Newswise — John Davis, the Alice Pratt Brown Professor of Art at Smith College and executive director of the Terra Foundation for American Art’s Global Academic Programs and Terra Foundation Europe, has been named Under Secretary for Museums and Research/Provost at the Smithsonian. He will be the first person to hold this position created by Smithsonian Secretary David Skorton to lead and promote multidisciplinary activities across the Smithsonian.
Davis will begin July 31. He will oversee the Smithsonian’s 19 museums and nine research units, the National Zoo, the Office of Fellowships and Internships, the Smithsonian Scholarly Press, the Smithsonian Institution Archives and the Smithsonian Libraries.
Davis will be one of two Under Secretaries reporting directly to Skorton. Al Horvath serves as Under Secretary for Finance and Administration/CFO.
“I am delighted that John Davis will join the Smithsonian Institution as Provost,” Skorton said. “He brings a wealth of experience, expertise and accomplishment as a scholar and administrator. His impressive career has ranged from academic distinction in the arts and administrative excellence in a distinguished institution of higher learning to international leadership in a major foundation devoted to American art. I look forward to his leadership of our scholarly, research and educational endeavors and his partnership with the scholars and professionals of the Smithsonian.”
“I have been connected to Smithsonian museums, programs and publications for many years, and I am honored now to join the excellent team of curators, scientists, staff and volunteers who make the institution the most significant museum complex in the world,” Davis said. “I look forward to working with Secretary Skorton, the senior team and the directors as we expand the reach and impact of the Smithsonian.”
Davis has been a faculty member in art and American studies at Smith College, a liberal arts college for women located in Northampton, Mass., for 25 years. He served as Smith’s associate provost and dean for academic development from 2007 to 2012. In this capacity, Davis managed the academic budget of the college, directed the office of sponsored research, chaired the committees on faculty compensation and development and on study abroad, and oversaw the science center, botanic gardens, campus school, athletics and educational-outreach programs. He has also chaired Smith’s faculty council.
In July 2015, Davis, an art historian, took leave from his position at Smith College to serve as executive director of the Terra Foundation’s Paris Center & Library. The center offers programs on current topics in American art and visual culture and serves as the coordinating office for the foundation’s global academic program in Europe and Asia.

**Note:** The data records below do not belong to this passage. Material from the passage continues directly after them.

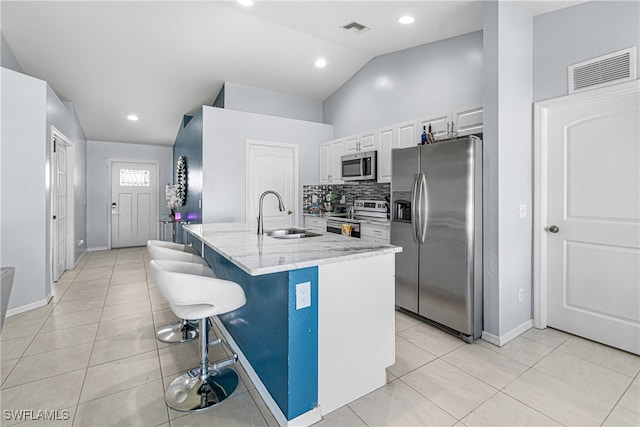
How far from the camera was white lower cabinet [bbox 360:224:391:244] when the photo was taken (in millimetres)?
3683

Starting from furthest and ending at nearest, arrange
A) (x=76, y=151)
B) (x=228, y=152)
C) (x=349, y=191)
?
1. (x=76, y=151)
2. (x=349, y=191)
3. (x=228, y=152)

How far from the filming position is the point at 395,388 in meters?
1.98

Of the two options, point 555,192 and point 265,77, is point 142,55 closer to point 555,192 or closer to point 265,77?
point 265,77

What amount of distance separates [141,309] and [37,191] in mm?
1715

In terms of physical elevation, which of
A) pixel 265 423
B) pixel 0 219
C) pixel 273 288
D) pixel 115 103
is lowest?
pixel 265 423

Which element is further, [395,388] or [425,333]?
[425,333]

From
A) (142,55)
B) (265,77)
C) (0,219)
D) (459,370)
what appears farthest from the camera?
(265,77)

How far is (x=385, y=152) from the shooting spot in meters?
4.04

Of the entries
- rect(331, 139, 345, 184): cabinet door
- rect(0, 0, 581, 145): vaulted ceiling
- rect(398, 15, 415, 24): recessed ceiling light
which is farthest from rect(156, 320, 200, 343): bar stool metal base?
rect(398, 15, 415, 24): recessed ceiling light

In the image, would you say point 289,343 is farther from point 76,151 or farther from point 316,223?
point 76,151

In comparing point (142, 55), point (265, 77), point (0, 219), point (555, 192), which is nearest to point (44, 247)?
point (0, 219)

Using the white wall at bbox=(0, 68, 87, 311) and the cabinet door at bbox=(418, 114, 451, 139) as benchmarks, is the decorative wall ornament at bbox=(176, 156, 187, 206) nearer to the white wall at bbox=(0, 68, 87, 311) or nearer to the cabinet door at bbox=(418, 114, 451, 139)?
the white wall at bbox=(0, 68, 87, 311)

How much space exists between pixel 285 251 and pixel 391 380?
116cm

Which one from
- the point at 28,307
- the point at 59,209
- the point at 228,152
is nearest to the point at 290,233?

The Terra Foundation for American Art was established in 1978. It is one of the leading foundations focused on the art of the U. S. and supports exhibitions, academic programs and research in the U.S. and around the world. The foundation, which gives grants totaling $10 million annually, is a major supporter of the Smithsonian’s Archives of American Art.
Davis is a well-known expert in the field of American art history. He earned his doctorate (1991) and two master’s degrees (1985 and 1986) from Columbia University. He received his bachelor’s in art history, graduating magna cum laude from Cornell University in 1983. His museum experience includes research positions at the Herbert F. Johnson Museum of Art, the National Academy of Design and the National Gallery of Art. Davis taught at Columbia and Princeton Universities before joining the Smith faculty in 1992. At Smith, he has served on the advisory committee of the Museums Concentration and directed the college’s Smithsonian Internship Program.
Davis’ contributions to the history of American art are extensive: He has authored or co-authored six books and museum catalogs and contributed dozens of essays to other publications. His article, “Eastman Johnson’s Negro Life at the South and Urban Slavery in Washington, D.C.,” was named by the College Art Association as one of the 32 most important essays published in the first hundred years of the Art Bulletin, the leading art-history journal in the world, and his field-defining article, “The End of the American Century,” appeared in that journal in 2003. Davis is a frequent contributor to two Smithsonian publications, American Art and the Archives of American Art Journal.
Two of his publications, The Landscape of Belief: Encountering the Holy Land in Nineteenth-Century American Art and Culture and American Art to 1900: A Documentary History, co-authored with Sarah Burns, were named Outstanding Academic Book by CHOICE in 1996 and 2009, respectively. His most recent volume is the co-edited Blackwell Companion to American Art (2015), and he is currently writing a book with Michael Leja, to be translated into five languages, that will introduce the history of American art to international audiences.
Davis has served as a visiting professor in France, Belgium and Japan, and his research on 19th-century art and architecture has been supported by grants from the Henry Luce Foundation, Center for Advanced Study in the Visual Arts, Giles Whiting Foundation, National Endowment for the Humanities, Gilder Lehrman Institute of American History and Fulbright Association.
Richard Kurin has been serving as Acting Under Secretary for Museums and Research/Provost since October 2015, and he will now be the Smithsonian’s first Distinguished Scholar and Ambassador-at-Large.
Davis’ appointment comes after an extensive search conducted for the Smithsonian by Korn Ferry, an international executive search firm, and a committee that included Smithsonian staff and advisory board members.